From Bloomberg: Auto Sales May Rise to Highest of Year on U.S. Closeout Deals

Industrywide deliveries ... may reach an annualized rate of 11.9 million vehicles in July, the average of eight analysts’ estimates compiled by Bloomberg. That would be 5.3 percent higher than last year’s 11.3 million pace and the best month since August 2009 ...
And from Reuters: Auto Sales in US Expected to Rise Slightly in July
Analysts surveyed by Reuters expected an average annualized sales rate of 11.4 million vehicles in July, up slightly from 11.1 million in June and 11.2 million a year earlier. Forecasts for July range from 11.1 million to 12.1 million vehicles.
2) Pending Home Sales: The consensus is for a slight decline in the pending homes sales index for June, after the 30% drop decline in May. Lawler expects about a 3% decline (based on limited data).

3) FOMC meeting on August 10th: There has been some speculation that the FOMC would ease monetary policy next week. As an example from CNBC: Fed Will Ease Monetary Policy on Aug. 10: Economist
Japan's Nomura has become the first investment bank to predict the Federal Reserve will begin to ease monetary policy following the recent slowdown in growth in the world's biggest economy.

The deterioration in expectations for growth and inflation argues for an easing of monetary policy, Paul Sheard, the global chief economist at Nomura, wrote in his latest report.
Given Chairman Bernanke's comments this morning, this seems very unlikely. Bernanke's speech was fairly positive, and I think the FOMC statement might note that growth has slowed, but the "extended period" wording will probably remain the same - and there will probably be no mention of further easing.
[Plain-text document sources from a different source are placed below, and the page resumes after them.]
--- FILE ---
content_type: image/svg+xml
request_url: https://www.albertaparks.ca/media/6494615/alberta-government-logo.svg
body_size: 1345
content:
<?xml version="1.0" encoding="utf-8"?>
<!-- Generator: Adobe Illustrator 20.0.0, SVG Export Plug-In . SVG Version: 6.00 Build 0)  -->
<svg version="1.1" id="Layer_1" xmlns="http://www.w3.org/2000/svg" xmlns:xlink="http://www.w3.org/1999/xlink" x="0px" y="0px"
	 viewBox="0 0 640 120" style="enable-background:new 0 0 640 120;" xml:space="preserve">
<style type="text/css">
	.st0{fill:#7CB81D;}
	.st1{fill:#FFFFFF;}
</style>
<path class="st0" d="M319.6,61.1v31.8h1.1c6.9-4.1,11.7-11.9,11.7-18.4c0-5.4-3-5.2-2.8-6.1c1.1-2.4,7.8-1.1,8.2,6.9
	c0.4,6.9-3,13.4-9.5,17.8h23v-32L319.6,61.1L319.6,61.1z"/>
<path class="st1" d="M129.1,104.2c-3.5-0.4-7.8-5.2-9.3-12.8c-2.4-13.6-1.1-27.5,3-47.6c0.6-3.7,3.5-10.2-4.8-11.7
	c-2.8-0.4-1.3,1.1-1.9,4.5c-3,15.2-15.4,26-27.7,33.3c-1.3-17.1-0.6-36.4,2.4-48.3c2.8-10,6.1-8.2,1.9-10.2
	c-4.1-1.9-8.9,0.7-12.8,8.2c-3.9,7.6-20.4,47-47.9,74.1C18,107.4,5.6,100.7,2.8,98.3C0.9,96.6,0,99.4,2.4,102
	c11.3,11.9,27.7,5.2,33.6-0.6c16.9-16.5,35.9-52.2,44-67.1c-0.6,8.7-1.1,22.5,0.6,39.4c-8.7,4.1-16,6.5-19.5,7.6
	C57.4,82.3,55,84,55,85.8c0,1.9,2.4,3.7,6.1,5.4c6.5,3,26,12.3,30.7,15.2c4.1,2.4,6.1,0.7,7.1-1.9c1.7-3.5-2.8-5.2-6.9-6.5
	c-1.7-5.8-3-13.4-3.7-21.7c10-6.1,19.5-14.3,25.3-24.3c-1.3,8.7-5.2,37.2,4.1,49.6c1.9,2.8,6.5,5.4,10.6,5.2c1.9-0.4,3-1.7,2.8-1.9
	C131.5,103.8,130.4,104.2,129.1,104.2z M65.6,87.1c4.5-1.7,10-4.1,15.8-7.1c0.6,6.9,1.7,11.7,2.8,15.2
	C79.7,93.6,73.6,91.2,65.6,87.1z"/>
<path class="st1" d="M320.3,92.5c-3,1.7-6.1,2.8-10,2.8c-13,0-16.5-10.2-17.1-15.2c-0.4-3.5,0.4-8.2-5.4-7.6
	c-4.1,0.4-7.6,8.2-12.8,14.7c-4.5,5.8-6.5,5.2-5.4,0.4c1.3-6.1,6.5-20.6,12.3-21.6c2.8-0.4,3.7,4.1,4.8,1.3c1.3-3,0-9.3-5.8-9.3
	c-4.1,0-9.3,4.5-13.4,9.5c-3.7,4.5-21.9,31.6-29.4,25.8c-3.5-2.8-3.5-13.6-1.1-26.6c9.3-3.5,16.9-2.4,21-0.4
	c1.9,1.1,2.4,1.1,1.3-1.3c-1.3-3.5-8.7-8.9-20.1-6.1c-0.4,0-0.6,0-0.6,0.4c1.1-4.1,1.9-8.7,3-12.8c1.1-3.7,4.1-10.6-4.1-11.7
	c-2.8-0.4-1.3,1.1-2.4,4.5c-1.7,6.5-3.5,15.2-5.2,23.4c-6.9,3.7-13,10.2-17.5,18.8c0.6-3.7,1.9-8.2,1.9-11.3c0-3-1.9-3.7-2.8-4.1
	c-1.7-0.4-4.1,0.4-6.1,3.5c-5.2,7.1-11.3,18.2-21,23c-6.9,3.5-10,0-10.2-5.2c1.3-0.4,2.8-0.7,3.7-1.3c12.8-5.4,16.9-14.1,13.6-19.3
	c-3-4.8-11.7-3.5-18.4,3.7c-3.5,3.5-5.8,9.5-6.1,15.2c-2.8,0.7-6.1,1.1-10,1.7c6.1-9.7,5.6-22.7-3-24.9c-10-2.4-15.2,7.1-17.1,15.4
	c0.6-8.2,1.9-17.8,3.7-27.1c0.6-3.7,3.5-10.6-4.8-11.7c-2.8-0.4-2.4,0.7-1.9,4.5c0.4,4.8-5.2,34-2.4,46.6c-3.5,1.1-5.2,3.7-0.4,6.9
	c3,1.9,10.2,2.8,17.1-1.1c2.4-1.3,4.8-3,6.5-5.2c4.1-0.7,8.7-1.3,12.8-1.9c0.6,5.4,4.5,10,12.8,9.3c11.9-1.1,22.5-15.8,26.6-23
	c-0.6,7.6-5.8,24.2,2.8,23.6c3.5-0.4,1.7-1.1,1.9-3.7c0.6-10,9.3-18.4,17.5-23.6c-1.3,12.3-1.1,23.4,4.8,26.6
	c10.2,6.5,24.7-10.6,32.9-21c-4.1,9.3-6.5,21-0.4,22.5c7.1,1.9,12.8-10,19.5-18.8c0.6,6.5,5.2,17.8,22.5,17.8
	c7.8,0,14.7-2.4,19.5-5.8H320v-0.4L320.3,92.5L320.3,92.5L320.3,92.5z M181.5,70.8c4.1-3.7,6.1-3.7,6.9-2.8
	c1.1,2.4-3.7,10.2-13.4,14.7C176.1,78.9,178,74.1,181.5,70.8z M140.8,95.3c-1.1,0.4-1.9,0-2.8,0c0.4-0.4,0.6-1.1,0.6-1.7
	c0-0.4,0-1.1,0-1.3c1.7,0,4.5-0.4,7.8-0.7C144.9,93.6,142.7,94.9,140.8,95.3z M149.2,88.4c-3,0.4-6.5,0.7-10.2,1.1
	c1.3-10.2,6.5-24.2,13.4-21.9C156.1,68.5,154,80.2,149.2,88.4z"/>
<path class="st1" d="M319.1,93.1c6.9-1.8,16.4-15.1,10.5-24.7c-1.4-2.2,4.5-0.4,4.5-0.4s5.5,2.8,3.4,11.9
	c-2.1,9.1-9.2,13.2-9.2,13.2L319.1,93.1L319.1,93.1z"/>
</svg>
The following was the key sentence in Bernanke's speech:
"In particular, in the household sector, growth in real consumer spending seems likely to pick up in coming quarters from its recent modest pace, supported by gains in income and improving credit conditions."
Unless there is a huge downside surprise this week, I think the FOMC statement will basically remain the same.